(Corrects first graf to ‘former’ union workers, not current.)
Elon Musk stood inside a 5.5-million-square-foot building in the outskirts of Silicon Valley and introduced the all-electric Tesla Motors (TSLA) Model S sedan. During a brief speech on June 22, Musk talked about deriving great pleasure from setting up a factory in this famously expensive part of the world and pumping out cars made by former union workers. As he spoke, hundreds of Tesla employees clad in red and black clothes—some of them waving American flags and wearing American flag visors—let out a roar, the likes of which I haven’t heard in a while.
It’s somewhat odd and somewhat comforting that the most exciting American industrialist going is the South African-born Musk. Bright, ambitious people do still choose to set up shop here, and some of them build spacecraft in addition to new forms of vehicles and solar technology. Well, at least one of them does.

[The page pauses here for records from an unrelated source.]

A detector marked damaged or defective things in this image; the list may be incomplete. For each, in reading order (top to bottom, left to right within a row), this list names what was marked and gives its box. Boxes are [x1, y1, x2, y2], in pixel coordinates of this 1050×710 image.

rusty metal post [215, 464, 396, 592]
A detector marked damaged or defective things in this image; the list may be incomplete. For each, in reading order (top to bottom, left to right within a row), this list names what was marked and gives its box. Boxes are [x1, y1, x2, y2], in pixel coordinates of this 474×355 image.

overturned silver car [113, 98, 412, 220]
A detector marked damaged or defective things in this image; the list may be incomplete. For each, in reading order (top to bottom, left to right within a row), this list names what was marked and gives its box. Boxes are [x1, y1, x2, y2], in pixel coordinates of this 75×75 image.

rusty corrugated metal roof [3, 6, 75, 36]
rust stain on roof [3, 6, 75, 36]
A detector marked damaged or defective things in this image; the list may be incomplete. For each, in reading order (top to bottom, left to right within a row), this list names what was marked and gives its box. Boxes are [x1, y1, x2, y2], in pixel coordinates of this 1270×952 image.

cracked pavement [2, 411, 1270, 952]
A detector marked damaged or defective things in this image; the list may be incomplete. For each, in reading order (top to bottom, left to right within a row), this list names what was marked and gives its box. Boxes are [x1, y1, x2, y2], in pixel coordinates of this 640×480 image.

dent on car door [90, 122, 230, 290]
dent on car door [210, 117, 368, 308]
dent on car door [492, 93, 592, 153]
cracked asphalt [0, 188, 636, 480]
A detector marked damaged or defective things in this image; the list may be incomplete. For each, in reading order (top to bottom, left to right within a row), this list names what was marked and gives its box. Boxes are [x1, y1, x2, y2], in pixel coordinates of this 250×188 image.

(Full disclosure: Like Musk, I’m a South African-born American citizen. Unlike Musk, I’m not allowed near heavy machinery … for a wide variety of reasons.)

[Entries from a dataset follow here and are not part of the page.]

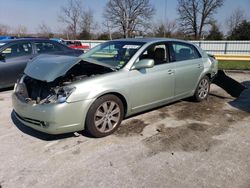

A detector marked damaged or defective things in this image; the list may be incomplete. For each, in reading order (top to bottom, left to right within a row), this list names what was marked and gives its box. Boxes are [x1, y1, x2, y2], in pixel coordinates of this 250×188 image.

crumpled hood [23, 53, 114, 81]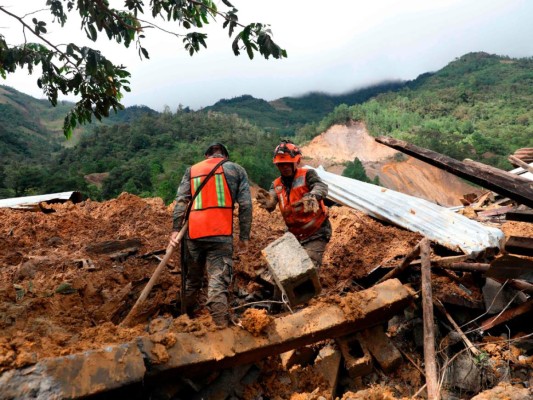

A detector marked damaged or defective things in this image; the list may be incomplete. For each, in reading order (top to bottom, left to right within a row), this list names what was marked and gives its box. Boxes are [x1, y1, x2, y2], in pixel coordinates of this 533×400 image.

rusty metal roofing [0, 191, 82, 209]
broken wooden plank [84, 239, 141, 255]
rusty metal roofing [308, 166, 502, 258]
broken wooden plank [374, 136, 532, 208]
broken wooden plank [504, 234, 532, 256]
broken wooden plank [141, 276, 412, 376]
broken wooden plank [420, 238, 440, 400]
broken wooden plank [478, 298, 532, 330]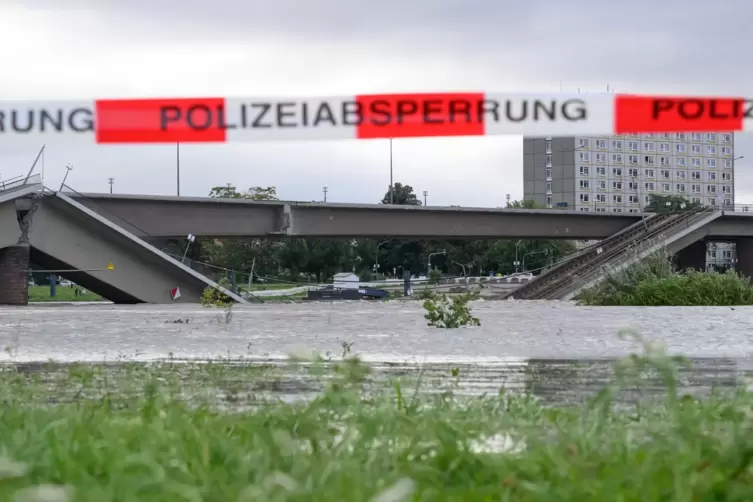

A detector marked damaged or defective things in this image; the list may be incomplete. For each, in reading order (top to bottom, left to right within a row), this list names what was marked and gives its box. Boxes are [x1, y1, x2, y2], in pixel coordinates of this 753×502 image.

The Model S launch was a true spectacle—one that would warm the heart of a cynic, even if for only a moment. As machines hummed away assembling cars, some of the vehicle’s first buyers showed up to collect their booty, then drove off to a standing ovation from the Tesla employees.
Musk talked about “breaking the illusion” that electric cars had to be subpar performers, while a handful of sedans were sent off to meet their owners in Chicago and Disneyland—part of the company’s policy to deliver new cars anywhere that “makes the customer smile.”
All of Musk’s projects seem insane and courageous in equal parts. No doubt the man has had one of the greatest months of any entrepreneur in a long, long while. His SpaceX team did what it promised by delivering cargo to the International Space Station, and now Tesla’s workers have pumped out an electric car that looks good enough for consumers to lust over.
Musk says he hopes Tesla will sell enough cars to go from employing about 2,000 people to employing 10,000. It seems unlikely. Yet on this summer Friday, it was a very nice possibility to embrace.